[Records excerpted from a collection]
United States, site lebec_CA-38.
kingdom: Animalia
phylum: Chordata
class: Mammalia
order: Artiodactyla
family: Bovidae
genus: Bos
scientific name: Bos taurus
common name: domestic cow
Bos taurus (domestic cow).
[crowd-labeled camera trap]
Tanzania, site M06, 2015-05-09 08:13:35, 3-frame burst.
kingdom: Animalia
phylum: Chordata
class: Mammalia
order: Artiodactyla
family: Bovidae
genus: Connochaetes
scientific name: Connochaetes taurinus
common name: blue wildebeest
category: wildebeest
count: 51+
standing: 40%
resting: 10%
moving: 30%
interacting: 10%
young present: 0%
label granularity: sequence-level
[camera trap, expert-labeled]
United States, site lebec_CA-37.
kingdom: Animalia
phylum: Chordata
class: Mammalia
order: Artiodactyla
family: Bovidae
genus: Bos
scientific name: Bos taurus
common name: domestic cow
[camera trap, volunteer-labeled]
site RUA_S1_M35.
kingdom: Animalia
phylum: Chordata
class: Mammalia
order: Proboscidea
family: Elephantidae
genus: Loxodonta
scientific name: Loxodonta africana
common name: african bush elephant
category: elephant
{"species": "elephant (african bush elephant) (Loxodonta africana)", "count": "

◆ EXERCISE PROMPT ◆
Show all lines above that contain "trap".

◆ SOLUTION TO THE EXERCISE ◆
[crowd-labeled camera trap]
[camera trap, expert-labeled]
[camera trap, volunteer-labeled]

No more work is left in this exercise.